Here, we also have to specify the savePredictions
and index
parameters to be able to compare models.
formula = price ~ brand + country + reliability + mileage + type
controls <- trainControl(
method="boot", # On va fitter le modèle sur des echantillons bootstrap de la base de train
number=10, # On choisis le nombre d' echantillons bootstrapp
savePredictions="final",
index=createResample(df.train$price, 10),
verboseIter = TRUE
)
Then we’ll use caretEnsemble::caretList
to fit some models. Here, i choosed to use a glmStepAIC
and a simple ranger
, but you could also try a CART or anything else. The procedure take around 30secondes to run.
models <-
caretEnsemble::caretList(
formula,
data=df.train,
trControl=controls,
tuneList=list(
rpart=caretModelSpec(method="rpart"),
ranger=caretModelSpec(
method="ranger",
tuneGrid = expand.grid(
mtry = 1:20,
splitrule="variance",
min.node.size=1
),
verbose=TRUE,
importance = 'impurity'
)
)
)
Agregating models
Now that the models have run, we can look at the corelation between them :
modelCor(resamples(models))
Ok models are a little correlated, which is normal since it’s a cart and a radom forest based on carts.
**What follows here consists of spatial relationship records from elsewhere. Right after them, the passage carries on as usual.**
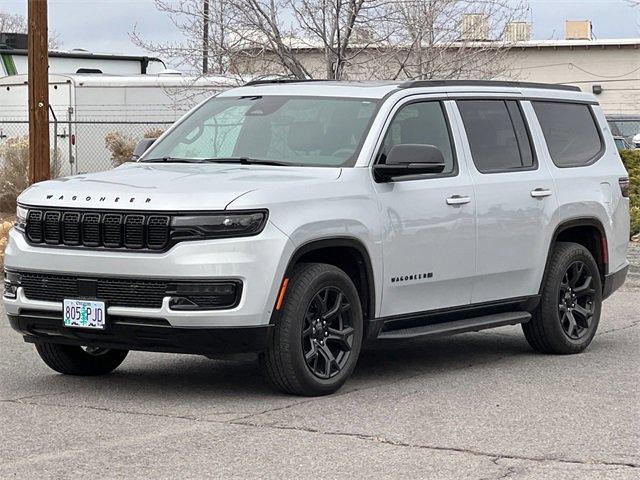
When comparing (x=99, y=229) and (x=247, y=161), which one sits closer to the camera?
(x=99, y=229)

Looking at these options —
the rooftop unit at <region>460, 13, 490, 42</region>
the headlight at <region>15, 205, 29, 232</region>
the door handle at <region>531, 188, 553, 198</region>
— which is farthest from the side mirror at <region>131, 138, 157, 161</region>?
the rooftop unit at <region>460, 13, 490, 42</region>

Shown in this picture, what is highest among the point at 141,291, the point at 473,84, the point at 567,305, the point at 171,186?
the point at 473,84

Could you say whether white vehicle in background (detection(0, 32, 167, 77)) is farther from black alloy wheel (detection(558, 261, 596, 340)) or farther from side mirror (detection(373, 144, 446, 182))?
side mirror (detection(373, 144, 446, 182))

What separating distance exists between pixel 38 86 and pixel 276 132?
7526 mm

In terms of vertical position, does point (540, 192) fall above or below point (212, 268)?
above

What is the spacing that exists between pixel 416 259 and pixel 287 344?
4.25 feet

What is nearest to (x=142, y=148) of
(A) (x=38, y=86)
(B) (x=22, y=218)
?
(B) (x=22, y=218)

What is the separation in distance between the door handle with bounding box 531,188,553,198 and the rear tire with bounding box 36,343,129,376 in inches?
121

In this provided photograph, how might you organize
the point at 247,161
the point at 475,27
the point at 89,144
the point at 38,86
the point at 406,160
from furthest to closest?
the point at 89,144 < the point at 475,27 < the point at 38,86 < the point at 247,161 < the point at 406,160

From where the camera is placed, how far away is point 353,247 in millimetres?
8734

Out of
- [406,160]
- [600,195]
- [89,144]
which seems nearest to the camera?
[406,160]

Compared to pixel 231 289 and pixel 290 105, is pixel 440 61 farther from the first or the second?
pixel 231 289

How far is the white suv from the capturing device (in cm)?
807

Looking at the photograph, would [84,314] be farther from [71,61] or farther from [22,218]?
[71,61]
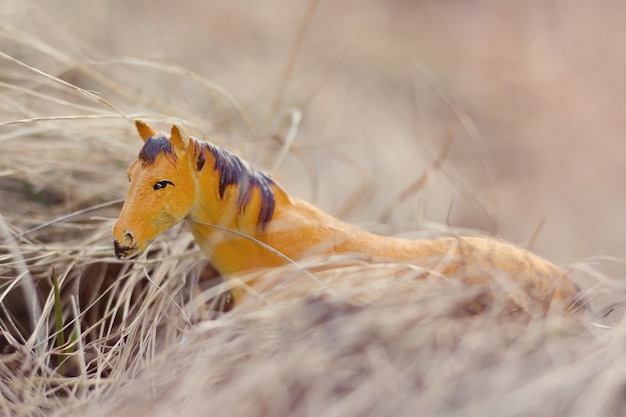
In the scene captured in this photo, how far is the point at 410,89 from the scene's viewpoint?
267 cm

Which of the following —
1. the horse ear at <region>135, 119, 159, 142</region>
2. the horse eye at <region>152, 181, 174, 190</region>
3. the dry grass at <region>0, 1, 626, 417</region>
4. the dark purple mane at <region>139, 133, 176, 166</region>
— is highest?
the horse ear at <region>135, 119, 159, 142</region>

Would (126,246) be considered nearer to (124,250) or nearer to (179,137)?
(124,250)

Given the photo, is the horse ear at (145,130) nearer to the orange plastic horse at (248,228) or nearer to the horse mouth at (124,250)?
the orange plastic horse at (248,228)

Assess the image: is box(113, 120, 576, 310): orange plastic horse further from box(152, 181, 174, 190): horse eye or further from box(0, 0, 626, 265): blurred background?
box(0, 0, 626, 265): blurred background

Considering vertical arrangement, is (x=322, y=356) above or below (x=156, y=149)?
below

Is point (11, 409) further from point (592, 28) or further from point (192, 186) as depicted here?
point (592, 28)

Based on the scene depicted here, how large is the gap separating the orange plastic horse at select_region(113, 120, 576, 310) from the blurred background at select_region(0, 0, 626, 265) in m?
0.49

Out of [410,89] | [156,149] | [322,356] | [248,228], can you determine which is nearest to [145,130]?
[156,149]

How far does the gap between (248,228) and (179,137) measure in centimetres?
13

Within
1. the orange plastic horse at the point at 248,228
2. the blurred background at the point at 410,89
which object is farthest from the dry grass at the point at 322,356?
the blurred background at the point at 410,89

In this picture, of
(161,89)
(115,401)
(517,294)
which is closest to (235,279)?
(115,401)

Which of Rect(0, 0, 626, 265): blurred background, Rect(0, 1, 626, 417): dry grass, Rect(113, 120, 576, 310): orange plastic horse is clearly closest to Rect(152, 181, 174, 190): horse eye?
Rect(113, 120, 576, 310): orange plastic horse

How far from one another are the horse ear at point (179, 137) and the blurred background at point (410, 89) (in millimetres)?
541

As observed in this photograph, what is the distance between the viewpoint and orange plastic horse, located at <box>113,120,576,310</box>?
0.66 m
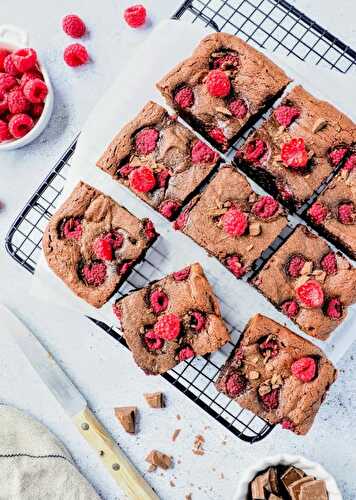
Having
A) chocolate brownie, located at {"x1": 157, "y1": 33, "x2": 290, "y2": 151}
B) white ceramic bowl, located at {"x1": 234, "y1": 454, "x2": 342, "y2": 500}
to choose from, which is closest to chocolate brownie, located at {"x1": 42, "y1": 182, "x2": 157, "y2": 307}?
chocolate brownie, located at {"x1": 157, "y1": 33, "x2": 290, "y2": 151}

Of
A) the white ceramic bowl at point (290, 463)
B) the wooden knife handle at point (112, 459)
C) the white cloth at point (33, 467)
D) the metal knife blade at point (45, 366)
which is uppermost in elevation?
the white ceramic bowl at point (290, 463)

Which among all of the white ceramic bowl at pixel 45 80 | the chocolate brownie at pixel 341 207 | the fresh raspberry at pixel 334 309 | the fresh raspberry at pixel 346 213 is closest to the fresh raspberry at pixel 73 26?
the white ceramic bowl at pixel 45 80

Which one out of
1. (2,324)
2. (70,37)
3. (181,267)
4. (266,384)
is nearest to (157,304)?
(181,267)

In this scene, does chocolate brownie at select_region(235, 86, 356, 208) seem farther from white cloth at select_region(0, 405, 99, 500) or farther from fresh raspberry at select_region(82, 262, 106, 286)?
white cloth at select_region(0, 405, 99, 500)

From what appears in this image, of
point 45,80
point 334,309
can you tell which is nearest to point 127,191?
point 45,80

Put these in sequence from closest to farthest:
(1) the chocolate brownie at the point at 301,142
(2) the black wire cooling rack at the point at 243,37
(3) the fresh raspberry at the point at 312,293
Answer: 1. (3) the fresh raspberry at the point at 312,293
2. (1) the chocolate brownie at the point at 301,142
3. (2) the black wire cooling rack at the point at 243,37

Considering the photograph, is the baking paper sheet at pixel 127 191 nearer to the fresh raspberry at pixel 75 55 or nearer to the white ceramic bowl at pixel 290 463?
the fresh raspberry at pixel 75 55

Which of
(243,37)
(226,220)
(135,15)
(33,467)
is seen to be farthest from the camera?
(33,467)

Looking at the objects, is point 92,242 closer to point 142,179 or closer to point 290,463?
point 142,179
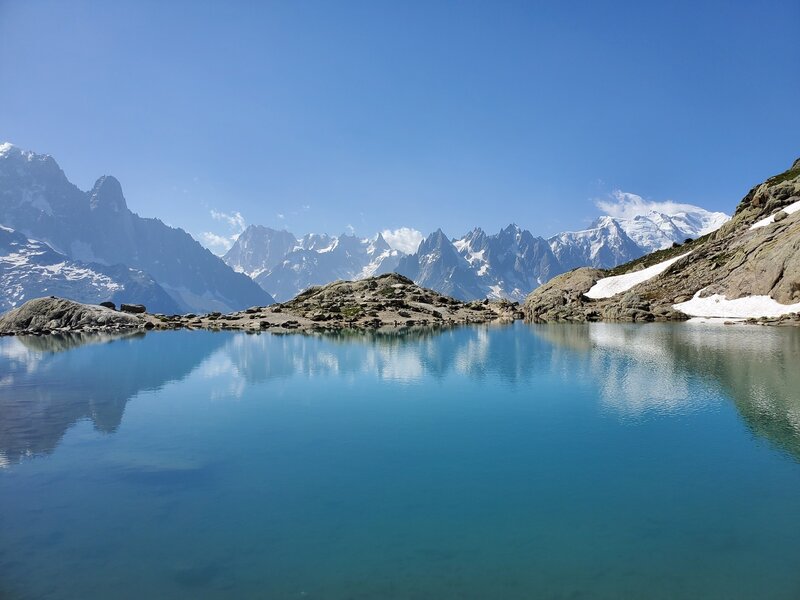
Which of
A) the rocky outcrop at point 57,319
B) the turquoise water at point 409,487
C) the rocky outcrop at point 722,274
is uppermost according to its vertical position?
the rocky outcrop at point 722,274

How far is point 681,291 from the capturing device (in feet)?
434

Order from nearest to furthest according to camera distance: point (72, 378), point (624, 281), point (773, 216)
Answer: point (72, 378), point (773, 216), point (624, 281)

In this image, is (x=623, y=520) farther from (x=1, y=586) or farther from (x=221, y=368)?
(x=221, y=368)

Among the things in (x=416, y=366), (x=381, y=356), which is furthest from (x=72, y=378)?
(x=416, y=366)

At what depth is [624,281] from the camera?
158 metres

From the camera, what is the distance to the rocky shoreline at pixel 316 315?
114 m

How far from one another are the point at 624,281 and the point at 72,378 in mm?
147831

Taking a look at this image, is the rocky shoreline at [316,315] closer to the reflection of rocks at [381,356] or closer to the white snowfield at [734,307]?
the reflection of rocks at [381,356]

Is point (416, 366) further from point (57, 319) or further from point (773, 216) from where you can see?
point (773, 216)

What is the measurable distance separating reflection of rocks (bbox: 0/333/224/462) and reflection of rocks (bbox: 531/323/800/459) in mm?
36438

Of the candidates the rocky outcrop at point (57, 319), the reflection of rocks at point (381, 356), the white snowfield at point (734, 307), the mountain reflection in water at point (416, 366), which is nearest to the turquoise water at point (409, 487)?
the mountain reflection in water at point (416, 366)

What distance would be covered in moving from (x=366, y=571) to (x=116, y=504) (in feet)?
38.4

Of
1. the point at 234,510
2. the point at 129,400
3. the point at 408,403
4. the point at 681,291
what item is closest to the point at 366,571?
the point at 234,510

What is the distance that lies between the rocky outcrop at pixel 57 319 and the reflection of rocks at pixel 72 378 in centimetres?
1689
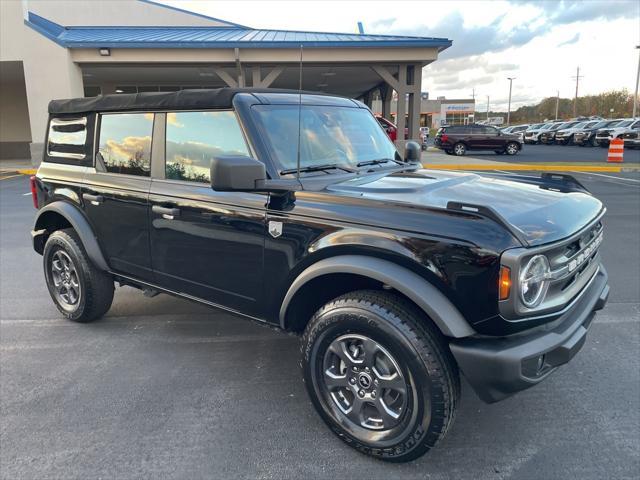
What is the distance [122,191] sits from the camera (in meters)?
3.65

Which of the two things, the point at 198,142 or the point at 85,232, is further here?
the point at 85,232

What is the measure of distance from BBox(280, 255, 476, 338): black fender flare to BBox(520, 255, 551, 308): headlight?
0.96ft

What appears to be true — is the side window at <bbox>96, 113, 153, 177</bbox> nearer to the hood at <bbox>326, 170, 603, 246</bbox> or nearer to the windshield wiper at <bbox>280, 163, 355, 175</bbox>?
the windshield wiper at <bbox>280, 163, 355, 175</bbox>

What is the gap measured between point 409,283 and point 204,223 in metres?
1.46

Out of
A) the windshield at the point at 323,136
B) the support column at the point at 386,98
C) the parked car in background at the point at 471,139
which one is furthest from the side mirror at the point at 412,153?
the parked car in background at the point at 471,139

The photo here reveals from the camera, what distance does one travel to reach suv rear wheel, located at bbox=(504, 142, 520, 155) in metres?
26.2

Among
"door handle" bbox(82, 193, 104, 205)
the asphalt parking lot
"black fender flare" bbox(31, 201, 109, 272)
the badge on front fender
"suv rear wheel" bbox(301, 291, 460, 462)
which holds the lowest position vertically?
the asphalt parking lot

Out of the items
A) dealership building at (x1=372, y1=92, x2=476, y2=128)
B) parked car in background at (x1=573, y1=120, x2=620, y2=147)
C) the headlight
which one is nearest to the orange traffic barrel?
parked car in background at (x1=573, y1=120, x2=620, y2=147)

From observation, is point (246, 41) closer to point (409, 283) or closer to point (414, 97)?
point (414, 97)

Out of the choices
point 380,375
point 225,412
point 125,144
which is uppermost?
point 125,144

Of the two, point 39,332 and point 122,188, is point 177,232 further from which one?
point 39,332

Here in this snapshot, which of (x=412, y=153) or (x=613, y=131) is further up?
(x=613, y=131)

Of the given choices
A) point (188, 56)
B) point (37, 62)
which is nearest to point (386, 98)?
point (188, 56)

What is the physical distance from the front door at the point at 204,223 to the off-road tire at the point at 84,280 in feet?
2.85
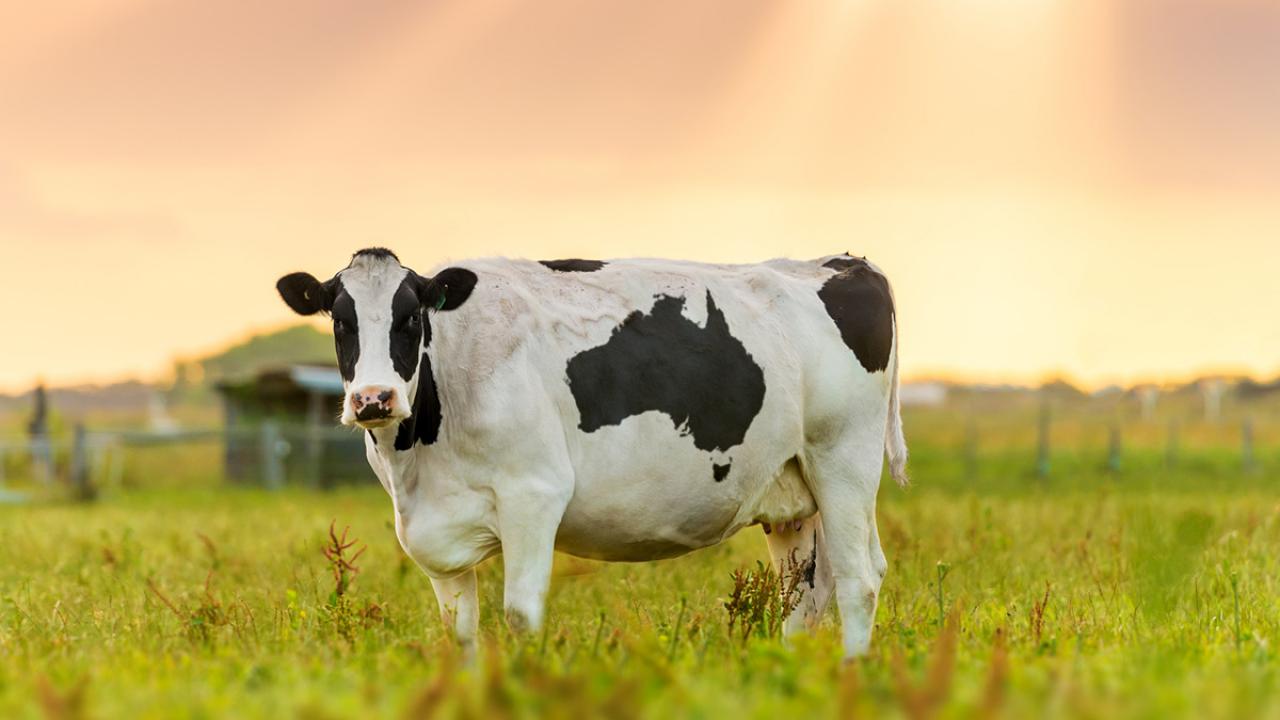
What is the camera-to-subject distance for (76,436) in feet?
95.0

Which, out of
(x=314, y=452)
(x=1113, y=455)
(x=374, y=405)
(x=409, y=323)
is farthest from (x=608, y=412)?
(x=1113, y=455)

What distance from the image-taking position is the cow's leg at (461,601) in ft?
25.0

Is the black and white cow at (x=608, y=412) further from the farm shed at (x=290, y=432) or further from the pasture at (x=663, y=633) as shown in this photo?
the farm shed at (x=290, y=432)

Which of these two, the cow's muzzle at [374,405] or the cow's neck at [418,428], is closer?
the cow's muzzle at [374,405]

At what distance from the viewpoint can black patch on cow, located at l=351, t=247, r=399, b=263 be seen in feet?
24.3

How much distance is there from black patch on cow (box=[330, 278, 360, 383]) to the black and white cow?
1 centimetres

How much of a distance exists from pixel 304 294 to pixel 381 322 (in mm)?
806

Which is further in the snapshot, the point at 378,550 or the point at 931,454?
the point at 931,454

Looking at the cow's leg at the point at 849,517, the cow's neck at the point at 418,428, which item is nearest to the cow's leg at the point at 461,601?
the cow's neck at the point at 418,428

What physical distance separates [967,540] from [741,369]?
16.5ft

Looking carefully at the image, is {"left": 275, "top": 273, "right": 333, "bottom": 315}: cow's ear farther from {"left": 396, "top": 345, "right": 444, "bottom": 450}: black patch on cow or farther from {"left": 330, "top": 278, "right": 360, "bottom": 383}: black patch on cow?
{"left": 396, "top": 345, "right": 444, "bottom": 450}: black patch on cow

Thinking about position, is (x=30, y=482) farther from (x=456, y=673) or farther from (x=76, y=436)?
(x=456, y=673)

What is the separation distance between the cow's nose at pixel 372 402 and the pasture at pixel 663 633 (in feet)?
3.64

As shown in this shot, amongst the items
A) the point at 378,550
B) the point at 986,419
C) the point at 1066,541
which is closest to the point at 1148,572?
the point at 1066,541
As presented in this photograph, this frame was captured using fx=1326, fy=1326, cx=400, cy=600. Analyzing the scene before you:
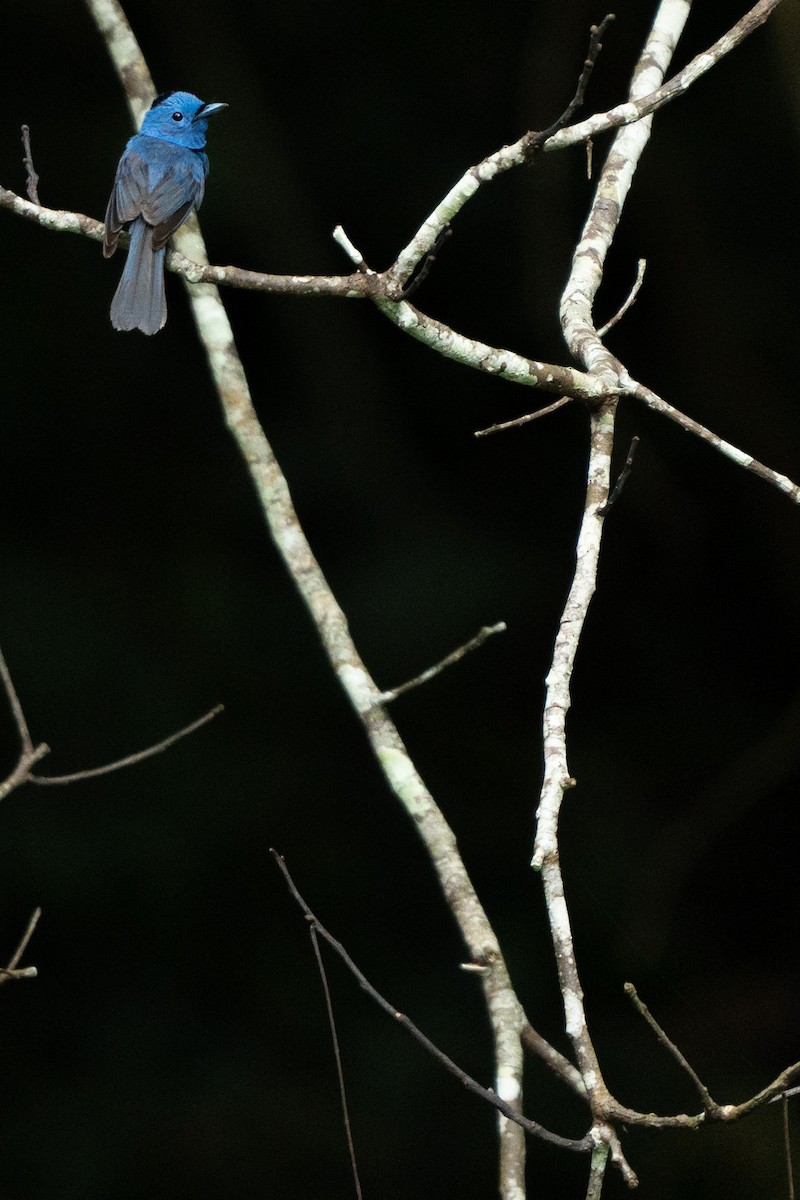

So maybe agregating them will help making a better prediction ? Let’s use the main function from the caretEnsemble
package, with does a linear combination of the models, weighted by their quality of prediction :
merge.glm <- caretEnsemble(
models,
trControl=trainControl(
method = "boot",
number=10,
verboseIter = TRUE
))
The variable importance is :
merge.glm
Now let’s compare the RMSE from both models :
merge.glm$models %>%
map("results") %>%
map_dfr(~filter(.x,RMSE == min(RMSE)) %>% select(RMSE)) %>%
mutate(name = names(merge.glm$models)) %>%
add_row(name = "merged",RMSE = merge.glm$ens_model$results$RMSE) %>%
select(name,RMSE)
Ok we lost a little compare to the ranger model. But it’s because we didnt choose wisely enough our models. MAybe if we try something else, it’ll work ? [Not finished…]
If we had choose better input, the result would have been much better.